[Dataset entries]
==========
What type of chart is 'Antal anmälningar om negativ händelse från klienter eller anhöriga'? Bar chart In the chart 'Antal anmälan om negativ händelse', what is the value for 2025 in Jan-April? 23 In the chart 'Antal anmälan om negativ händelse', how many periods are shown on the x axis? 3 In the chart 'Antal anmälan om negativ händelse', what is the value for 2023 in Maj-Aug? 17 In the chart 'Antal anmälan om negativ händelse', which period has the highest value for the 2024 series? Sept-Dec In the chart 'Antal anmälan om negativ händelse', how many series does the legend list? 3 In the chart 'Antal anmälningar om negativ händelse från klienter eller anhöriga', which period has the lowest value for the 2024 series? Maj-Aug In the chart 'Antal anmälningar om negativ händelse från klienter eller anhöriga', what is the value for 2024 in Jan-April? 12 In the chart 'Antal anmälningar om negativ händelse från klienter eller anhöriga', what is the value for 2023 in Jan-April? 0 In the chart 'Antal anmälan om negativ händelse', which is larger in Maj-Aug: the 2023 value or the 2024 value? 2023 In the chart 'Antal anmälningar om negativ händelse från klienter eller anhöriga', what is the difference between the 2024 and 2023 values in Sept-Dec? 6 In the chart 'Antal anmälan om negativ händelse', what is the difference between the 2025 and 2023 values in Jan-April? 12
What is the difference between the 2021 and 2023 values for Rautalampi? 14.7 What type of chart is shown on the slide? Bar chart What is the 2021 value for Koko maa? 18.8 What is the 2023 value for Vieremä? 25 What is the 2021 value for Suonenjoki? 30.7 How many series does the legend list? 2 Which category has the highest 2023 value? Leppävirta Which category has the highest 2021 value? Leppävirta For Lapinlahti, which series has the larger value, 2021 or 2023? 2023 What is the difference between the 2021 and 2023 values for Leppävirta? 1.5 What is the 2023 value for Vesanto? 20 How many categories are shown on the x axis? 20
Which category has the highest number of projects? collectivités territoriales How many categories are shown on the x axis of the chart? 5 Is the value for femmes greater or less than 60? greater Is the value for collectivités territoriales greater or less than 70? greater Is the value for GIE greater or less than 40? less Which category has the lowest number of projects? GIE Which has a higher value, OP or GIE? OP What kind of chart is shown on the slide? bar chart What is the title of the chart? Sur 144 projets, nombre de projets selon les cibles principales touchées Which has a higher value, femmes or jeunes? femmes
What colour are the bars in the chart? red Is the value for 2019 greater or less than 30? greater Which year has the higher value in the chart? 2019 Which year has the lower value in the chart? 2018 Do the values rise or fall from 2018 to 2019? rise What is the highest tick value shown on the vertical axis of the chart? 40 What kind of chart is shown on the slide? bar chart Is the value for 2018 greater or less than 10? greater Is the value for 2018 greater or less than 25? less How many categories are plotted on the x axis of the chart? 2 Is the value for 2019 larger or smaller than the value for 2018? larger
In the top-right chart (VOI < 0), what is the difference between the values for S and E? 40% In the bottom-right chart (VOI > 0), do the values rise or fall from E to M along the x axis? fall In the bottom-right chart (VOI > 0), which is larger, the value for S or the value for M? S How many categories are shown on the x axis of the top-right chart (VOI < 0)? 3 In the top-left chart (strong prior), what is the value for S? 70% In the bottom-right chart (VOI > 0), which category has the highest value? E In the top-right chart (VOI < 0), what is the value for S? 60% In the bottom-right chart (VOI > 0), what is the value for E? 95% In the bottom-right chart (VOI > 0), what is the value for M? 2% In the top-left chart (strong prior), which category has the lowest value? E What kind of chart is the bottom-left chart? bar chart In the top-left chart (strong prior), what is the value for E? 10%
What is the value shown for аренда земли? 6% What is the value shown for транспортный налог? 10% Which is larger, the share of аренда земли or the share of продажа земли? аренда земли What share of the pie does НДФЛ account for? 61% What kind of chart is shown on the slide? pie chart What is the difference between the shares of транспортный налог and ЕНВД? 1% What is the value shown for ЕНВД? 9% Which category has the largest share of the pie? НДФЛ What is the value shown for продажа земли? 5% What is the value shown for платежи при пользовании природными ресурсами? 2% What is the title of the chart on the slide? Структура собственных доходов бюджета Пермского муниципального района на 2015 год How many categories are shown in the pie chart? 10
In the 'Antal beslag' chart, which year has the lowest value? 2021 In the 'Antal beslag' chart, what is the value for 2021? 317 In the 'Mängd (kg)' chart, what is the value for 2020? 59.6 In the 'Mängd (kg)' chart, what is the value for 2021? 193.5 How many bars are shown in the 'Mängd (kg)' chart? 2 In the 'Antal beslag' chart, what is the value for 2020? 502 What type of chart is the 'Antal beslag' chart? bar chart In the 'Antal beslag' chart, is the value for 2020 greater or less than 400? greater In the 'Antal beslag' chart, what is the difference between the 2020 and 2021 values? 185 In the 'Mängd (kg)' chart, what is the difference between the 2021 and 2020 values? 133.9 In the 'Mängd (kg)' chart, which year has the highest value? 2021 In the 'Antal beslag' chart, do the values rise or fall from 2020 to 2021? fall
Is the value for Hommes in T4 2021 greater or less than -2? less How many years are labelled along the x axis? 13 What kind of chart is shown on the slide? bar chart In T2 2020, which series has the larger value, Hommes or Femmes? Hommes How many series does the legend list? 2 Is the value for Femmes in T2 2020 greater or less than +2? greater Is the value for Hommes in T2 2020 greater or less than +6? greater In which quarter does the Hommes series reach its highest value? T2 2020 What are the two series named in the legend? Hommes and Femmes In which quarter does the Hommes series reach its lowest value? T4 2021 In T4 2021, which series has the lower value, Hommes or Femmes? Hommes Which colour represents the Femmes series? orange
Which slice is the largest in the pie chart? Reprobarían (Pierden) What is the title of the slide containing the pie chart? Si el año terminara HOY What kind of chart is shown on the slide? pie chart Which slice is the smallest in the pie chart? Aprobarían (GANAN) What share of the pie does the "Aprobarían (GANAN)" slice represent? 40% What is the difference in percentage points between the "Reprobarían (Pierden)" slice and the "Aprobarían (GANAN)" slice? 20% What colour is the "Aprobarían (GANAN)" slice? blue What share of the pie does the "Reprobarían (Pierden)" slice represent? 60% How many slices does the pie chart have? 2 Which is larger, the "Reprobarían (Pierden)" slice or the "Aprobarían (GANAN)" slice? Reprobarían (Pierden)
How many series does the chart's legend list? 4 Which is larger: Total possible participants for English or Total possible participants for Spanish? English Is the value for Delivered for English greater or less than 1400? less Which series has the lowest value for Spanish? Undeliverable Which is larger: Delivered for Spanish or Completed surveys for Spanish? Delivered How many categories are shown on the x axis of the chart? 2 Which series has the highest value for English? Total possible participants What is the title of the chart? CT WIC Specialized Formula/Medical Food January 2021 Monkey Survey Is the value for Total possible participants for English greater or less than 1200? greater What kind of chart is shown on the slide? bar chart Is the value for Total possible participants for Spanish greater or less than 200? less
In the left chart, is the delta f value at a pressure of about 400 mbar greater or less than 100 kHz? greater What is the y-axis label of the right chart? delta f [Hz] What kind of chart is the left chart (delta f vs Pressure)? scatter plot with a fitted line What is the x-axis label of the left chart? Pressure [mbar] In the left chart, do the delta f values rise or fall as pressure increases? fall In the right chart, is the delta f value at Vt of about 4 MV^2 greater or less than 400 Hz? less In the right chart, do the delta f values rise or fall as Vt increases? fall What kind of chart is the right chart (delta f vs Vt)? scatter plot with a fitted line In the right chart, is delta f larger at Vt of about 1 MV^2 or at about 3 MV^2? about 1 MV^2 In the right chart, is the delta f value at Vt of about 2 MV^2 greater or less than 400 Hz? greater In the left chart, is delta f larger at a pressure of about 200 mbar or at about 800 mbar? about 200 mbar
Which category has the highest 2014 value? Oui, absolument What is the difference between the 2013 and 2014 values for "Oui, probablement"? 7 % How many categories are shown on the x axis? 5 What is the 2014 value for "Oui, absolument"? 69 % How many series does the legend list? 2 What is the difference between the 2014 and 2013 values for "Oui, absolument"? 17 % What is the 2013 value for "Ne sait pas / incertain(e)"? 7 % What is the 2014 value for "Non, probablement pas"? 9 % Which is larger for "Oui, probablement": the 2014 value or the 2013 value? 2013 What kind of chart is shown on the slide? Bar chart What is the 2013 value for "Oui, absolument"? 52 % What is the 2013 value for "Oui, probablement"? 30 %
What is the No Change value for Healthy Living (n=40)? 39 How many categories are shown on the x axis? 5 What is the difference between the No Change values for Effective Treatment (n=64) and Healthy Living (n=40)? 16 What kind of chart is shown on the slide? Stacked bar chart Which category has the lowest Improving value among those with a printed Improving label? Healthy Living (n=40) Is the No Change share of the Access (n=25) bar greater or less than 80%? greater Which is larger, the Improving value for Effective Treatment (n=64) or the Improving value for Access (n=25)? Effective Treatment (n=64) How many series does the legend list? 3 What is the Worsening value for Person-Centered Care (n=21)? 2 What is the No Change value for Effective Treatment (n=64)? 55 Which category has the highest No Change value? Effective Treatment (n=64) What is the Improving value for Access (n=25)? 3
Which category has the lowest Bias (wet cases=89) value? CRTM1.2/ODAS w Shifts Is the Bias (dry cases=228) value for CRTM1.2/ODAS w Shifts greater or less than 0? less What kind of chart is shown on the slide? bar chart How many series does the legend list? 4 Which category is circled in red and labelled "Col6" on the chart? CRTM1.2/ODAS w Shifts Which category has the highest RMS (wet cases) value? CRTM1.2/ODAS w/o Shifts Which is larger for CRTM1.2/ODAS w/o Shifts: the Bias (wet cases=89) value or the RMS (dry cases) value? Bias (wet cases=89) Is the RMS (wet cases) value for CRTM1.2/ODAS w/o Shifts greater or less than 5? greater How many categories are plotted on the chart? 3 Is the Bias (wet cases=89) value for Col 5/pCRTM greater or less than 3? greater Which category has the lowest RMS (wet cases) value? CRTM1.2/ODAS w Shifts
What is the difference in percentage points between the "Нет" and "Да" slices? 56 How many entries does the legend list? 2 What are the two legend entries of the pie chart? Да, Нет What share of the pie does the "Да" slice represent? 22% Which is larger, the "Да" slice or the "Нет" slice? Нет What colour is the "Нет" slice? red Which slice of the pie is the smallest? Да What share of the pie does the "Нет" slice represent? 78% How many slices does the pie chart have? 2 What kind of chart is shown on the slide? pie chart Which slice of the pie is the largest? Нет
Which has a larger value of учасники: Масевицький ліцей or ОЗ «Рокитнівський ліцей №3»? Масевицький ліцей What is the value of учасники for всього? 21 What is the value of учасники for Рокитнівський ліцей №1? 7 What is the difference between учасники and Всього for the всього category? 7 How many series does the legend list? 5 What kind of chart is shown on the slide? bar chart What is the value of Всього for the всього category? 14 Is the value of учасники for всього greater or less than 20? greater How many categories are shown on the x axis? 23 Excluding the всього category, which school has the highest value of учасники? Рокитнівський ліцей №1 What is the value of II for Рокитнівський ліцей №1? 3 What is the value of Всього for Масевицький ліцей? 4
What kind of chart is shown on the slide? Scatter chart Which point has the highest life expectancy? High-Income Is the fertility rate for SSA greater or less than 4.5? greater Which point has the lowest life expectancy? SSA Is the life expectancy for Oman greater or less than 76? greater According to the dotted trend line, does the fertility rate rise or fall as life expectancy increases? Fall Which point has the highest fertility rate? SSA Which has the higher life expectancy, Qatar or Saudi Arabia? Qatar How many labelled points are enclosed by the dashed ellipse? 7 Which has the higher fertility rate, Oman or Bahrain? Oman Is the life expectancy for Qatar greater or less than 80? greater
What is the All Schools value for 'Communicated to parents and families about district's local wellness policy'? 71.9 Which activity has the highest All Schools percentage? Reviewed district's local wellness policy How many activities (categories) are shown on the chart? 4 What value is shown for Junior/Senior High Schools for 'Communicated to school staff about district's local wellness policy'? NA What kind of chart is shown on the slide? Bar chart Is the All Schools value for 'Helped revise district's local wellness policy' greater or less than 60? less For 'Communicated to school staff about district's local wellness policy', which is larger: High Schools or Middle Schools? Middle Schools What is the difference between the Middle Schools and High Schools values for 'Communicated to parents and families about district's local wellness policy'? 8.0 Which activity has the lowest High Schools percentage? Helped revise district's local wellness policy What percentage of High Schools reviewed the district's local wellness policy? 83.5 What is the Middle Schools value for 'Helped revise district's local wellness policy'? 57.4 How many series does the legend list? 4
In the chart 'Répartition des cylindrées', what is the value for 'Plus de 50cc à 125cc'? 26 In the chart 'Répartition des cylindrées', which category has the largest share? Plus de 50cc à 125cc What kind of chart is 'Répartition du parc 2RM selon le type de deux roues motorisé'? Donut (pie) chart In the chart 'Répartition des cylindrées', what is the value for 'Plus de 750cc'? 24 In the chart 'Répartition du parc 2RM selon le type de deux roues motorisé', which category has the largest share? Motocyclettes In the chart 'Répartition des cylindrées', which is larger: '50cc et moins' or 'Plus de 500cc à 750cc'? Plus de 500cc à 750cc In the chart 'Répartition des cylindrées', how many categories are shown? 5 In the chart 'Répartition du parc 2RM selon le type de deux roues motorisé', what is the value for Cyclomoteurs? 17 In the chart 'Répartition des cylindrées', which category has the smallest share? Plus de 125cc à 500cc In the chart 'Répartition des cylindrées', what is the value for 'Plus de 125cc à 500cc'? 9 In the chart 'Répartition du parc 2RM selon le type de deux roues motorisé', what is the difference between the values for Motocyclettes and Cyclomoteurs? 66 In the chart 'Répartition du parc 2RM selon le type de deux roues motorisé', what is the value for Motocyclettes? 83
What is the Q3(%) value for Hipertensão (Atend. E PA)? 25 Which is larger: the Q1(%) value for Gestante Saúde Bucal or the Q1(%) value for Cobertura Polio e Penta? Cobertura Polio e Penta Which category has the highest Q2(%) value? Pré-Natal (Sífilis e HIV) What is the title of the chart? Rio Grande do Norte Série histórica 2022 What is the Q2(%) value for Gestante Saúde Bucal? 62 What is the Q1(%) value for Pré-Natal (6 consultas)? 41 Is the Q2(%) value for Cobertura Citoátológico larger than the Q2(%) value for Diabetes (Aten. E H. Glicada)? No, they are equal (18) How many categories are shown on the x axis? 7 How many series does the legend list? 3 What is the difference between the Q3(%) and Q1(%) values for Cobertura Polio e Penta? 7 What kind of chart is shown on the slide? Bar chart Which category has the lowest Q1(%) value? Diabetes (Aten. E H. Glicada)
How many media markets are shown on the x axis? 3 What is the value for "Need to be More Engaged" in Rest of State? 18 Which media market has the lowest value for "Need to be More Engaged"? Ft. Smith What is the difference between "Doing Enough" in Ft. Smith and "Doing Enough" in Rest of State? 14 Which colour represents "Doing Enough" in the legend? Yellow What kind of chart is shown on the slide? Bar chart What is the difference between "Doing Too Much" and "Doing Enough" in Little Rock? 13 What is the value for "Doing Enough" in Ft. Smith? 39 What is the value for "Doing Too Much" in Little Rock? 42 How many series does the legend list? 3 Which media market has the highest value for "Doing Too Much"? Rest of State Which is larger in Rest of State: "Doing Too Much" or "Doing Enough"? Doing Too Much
==========
### Your task
Reproduce the rows from the first line above through the line containing "the x axis? 20", including both ends.

### Result of the exercise
What type of chart is 'Antal anmälningar om negativ händelse från klienter eller anhöriga'? Bar chart In the chart 'Antal anmälan om negativ händelse', what is the value for 2025 in Jan-April? 23 In the chart 'Antal anmälan om negativ händelse', how many periods are shown on the x axis? 3 In the chart 'Antal anmälan om negativ händelse', what is the value for 2023 in Maj-Aug? 17 In the chart 'Antal anmälan om negativ händelse', which period has the highest value for the 2024 series? Sept-Dec In the chart 'Antal anmälan om negativ händelse', how many series does the legend list? 3 In the chart 'Antal anmälningar om negativ händelse från klienter eller anhöriga', which period has the lowest value for the 2024 series? Maj-Aug In the chart 'Antal anmälningar om negativ händelse från klienter eller anhöriga', what is the value for 2024 in Jan-April? 12 In the chart 'Antal anmälningar om negativ händelse från klienter eller anhöriga', what is the value for 2023 in Jan-April? 0 In the chart 'Antal anmälan om negativ händelse', which is larger in Maj-Aug: the 2023 value or the 2024 value? 2023 In the chart 'Antal anmälningar om negativ händelse från klienter eller anhöriga', what is the difference between the 2024 and 2023 values in Sept-Dec? 6 In the chart 'Antal anmälan om negativ händelse', what is the difference between the 2025 and 2023 values in Jan-April? 12
What is the difference between the 2021 and 2023 values for Rautalampi? 14.7 What type of chart is shown on the slide? Bar chart What is the 2021 value for Koko maa? 18.8 What is the 2023 value for Vieremä? 25 What is the 2021 value for Suonenjoki? 30.7 How many series does the legend list? 2 Which category has the highest 2023 value? Leppävirta Which category has the highest 2021 value? Leppävirta For Lapinlahti, which series has the larger value, 2021 or 2023? 2023 What is the difference between the 2021 and 2023 values for Leppävirta? 1.5 What is the 2023 value for Vesanto? 20 How many categories are shown on the x axis? 20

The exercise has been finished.